Para remaja mulai membuat penilaian tersendiri dalam menghadapi masalah-masalah populer yang berkenaan dengan lingkungan mereka, misalnya: politik, kemanusiaan, perang, keadaan sosial, dsb. Remaja tidak lagi menerima hasil pemikiran yang kaku, sederhana, dan absolut yang diberikan pada mereka selama ini tanpa bantahan. Remaja mulai mempertanyakan keabsahan pemikiran yang ada dan mempertimbangan lebih banyak alternatif lainnya. Secara kritis, remaja akan lebih banyak melakukan pengamatan keluar dan membandingkannya dengan hal-hal yang selama ini diajarkan dan ditanamkan kepadanya.  Sebagian besar para remaja mulai melihat adanya “kenyataan” lain di luar dari yang selama ini diketahui dan dipercayainya. Ia akan melihat bahwa ada banyak aspek dalam melihat hidup dan beragam jenis pemikiran yang lain. Baginya dunia menjadi lebih luas dan seringkali membingungkan, terutama jika ia terbiasa dididik dalam suatu lingkungan tertentu saja selama masa kanak-kanak.

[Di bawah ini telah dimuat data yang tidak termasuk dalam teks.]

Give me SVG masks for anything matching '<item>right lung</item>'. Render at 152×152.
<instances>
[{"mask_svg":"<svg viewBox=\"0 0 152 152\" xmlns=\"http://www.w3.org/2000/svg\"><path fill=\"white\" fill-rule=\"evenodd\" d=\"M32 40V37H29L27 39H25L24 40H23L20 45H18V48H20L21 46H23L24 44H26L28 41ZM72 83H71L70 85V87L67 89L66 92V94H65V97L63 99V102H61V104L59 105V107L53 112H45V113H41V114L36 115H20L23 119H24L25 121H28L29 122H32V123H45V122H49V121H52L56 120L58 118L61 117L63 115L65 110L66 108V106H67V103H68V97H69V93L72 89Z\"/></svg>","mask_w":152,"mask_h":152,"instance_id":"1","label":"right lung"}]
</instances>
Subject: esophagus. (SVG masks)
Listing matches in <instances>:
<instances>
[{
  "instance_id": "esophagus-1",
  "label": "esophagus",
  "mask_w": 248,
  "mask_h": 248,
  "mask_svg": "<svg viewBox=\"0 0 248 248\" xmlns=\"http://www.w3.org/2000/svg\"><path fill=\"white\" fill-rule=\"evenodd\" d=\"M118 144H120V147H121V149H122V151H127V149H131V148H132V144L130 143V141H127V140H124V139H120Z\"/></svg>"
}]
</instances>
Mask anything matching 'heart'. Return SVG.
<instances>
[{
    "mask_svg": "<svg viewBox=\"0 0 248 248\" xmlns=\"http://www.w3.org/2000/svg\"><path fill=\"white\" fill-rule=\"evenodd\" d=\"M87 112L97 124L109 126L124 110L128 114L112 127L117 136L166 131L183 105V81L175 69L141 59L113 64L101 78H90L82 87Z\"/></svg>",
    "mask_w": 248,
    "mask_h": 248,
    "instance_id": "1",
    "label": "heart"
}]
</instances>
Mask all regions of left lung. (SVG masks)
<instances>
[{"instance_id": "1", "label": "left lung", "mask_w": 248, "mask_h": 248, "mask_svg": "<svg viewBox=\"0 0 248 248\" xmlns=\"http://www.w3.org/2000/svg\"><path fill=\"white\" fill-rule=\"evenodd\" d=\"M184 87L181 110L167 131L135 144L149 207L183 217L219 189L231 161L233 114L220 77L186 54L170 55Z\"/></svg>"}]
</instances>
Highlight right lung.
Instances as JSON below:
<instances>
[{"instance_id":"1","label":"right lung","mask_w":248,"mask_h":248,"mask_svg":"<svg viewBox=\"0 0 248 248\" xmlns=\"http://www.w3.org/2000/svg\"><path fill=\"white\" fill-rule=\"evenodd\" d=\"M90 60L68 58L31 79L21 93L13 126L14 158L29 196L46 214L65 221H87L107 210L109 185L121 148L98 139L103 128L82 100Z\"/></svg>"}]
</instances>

Salah satu topik yang paling sering dipertanyakan oleh individu pada masa remaja adalah masalah "Siapakah Saya?" Pertanyaan itu sah dan normal adanya karena pada masa ini kesadaran diri (self-awareness) mereka sudah mulai berkembang dan mengalami banyak sekali perubahan.

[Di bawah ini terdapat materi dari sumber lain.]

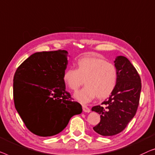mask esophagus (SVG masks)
Here are the masks:
<instances>
[{
	"mask_svg": "<svg viewBox=\"0 0 155 155\" xmlns=\"http://www.w3.org/2000/svg\"><path fill=\"white\" fill-rule=\"evenodd\" d=\"M82 107H83V111H84V112H88H88H91V110L86 105H83Z\"/></svg>",
	"mask_w": 155,
	"mask_h": 155,
	"instance_id": "obj_1",
	"label": "esophagus"
}]
</instances>
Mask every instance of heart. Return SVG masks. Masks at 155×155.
Masks as SVG:
<instances>
[{"mask_svg":"<svg viewBox=\"0 0 155 155\" xmlns=\"http://www.w3.org/2000/svg\"><path fill=\"white\" fill-rule=\"evenodd\" d=\"M77 69L67 68L63 74L65 85L76 91L85 83L82 89L74 94L75 98L83 104L88 103L95 97L106 98L113 93L118 82V71L112 63L95 56L78 59Z\"/></svg>","mask_w":155,"mask_h":155,"instance_id":"heart-1","label":"heart"}]
</instances>
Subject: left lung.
Here are the masks:
<instances>
[{"instance_id":"1","label":"left lung","mask_w":155,"mask_h":155,"mask_svg":"<svg viewBox=\"0 0 155 155\" xmlns=\"http://www.w3.org/2000/svg\"><path fill=\"white\" fill-rule=\"evenodd\" d=\"M114 62L118 71L116 88L101 106L92 107L100 115L93 130L104 136H114L126 127L137 112L141 91L140 77L130 61L118 56Z\"/></svg>"}]
</instances>
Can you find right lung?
Wrapping results in <instances>:
<instances>
[{"label": "right lung", "instance_id": "right-lung-1", "mask_svg": "<svg viewBox=\"0 0 155 155\" xmlns=\"http://www.w3.org/2000/svg\"><path fill=\"white\" fill-rule=\"evenodd\" d=\"M67 54L62 50L34 53L15 71V108L27 128L37 136H55L74 115L82 112L81 105L71 101L62 79Z\"/></svg>", "mask_w": 155, "mask_h": 155}]
</instances>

Remaja mulai merasakan bahwa “ia bisa berbeda” dengan orangtuanya dan memang ada remaja yang ingin mencoba berbeda.  Inipun hal yang normal karena remaja dihadapkan pada banyak pilihan. Karenanya, tidaklah mengherankan bila remaja selalu berubah dan ingin selalu mencoba – baik dalam peran sosial maupun dalam perbuatan.

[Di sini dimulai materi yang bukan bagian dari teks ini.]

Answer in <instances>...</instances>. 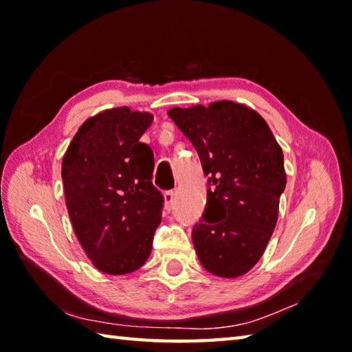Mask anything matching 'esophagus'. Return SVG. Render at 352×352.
Segmentation results:
<instances>
[{
	"instance_id": "34e87169",
	"label": "esophagus",
	"mask_w": 352,
	"mask_h": 352,
	"mask_svg": "<svg viewBox=\"0 0 352 352\" xmlns=\"http://www.w3.org/2000/svg\"><path fill=\"white\" fill-rule=\"evenodd\" d=\"M163 198H164V207H166V210H170L172 204H174V192L166 190L163 193Z\"/></svg>"
}]
</instances>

Contoh: anak seorang insinyur bisa saja ingin menjadi seorang dokter karena tidak mau melanjutkan atau mengikuti jejak ayahnya. Ia akan mencari idola seorang dokter yang sukses dan berusaha menyerupainya dalam tingkahlaku.
Bila ia merasakan peran itu tidak sesuai, remaja akan dengan cepat mengganti peran lain yang dirasakannya “akan lebih sesuai”. Begitu seterusnya sampai ia menemukan peran yang ia rasakan “sangat pas” dengan dirinya. Proses “mencoba peran” ini merupakan proses pembentukan jati-diri yang sehat dan juga sangat normal.
Tujuannya sangat sederhana; ia ingin menemukan jati-diri atau identitasnya sendiri. Ia tidak mau hanya menurut begitu saja keingingan orangtuanya tanpa pemikiran yang lebih jauh.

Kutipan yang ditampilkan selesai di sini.